-- Begin DATASET EXCERPTS --

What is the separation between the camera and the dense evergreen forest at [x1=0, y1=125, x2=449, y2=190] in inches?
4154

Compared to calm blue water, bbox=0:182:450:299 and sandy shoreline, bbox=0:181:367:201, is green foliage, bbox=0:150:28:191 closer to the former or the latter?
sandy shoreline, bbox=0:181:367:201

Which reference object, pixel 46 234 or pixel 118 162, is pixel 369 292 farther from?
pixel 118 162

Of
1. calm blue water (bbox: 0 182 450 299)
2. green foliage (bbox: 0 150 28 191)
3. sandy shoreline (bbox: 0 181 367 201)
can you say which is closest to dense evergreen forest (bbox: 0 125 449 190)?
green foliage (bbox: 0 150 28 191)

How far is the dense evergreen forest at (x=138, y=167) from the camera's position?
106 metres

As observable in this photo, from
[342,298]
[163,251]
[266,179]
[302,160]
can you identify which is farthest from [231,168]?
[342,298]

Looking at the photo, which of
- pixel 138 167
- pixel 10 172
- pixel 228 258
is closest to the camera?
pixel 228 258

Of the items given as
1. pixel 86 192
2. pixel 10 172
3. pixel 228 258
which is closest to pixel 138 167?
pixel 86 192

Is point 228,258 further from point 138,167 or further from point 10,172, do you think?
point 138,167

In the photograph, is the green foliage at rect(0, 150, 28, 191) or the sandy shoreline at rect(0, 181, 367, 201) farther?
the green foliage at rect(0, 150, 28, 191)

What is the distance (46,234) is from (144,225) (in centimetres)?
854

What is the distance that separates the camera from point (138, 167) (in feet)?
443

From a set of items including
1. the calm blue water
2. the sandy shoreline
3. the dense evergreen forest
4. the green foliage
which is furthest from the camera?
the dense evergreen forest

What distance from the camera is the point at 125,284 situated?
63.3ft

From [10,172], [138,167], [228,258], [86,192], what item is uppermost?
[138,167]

-- End DATASET EXCERPTS --

- _TASK DESCRIPTION_
Return verbatim every line from the one containing "In the photograph, is" through the final line of the rows, with both ends included.

- _COMPLETED EXERCISE_
In the photograph, is the green foliage at rect(0, 150, 28, 191) or the sandy shoreline at rect(0, 181, 367, 201) farther?
the green foliage at rect(0, 150, 28, 191)

What is the distance (46,234) is from (144,225) (in centimetres)?
854

What is the distance that separates the camera from point (138, 167) (in feet)?
443

From a set of items including
1. the calm blue water
2. the sandy shoreline
3. the dense evergreen forest
4. the green foliage
which is furthest from the camera?
the dense evergreen forest

What distance from the camera is the point at 125,284 situated?
63.3ft

From [10,172], [138,167], [228,258], [86,192], what item is uppermost?
[138,167]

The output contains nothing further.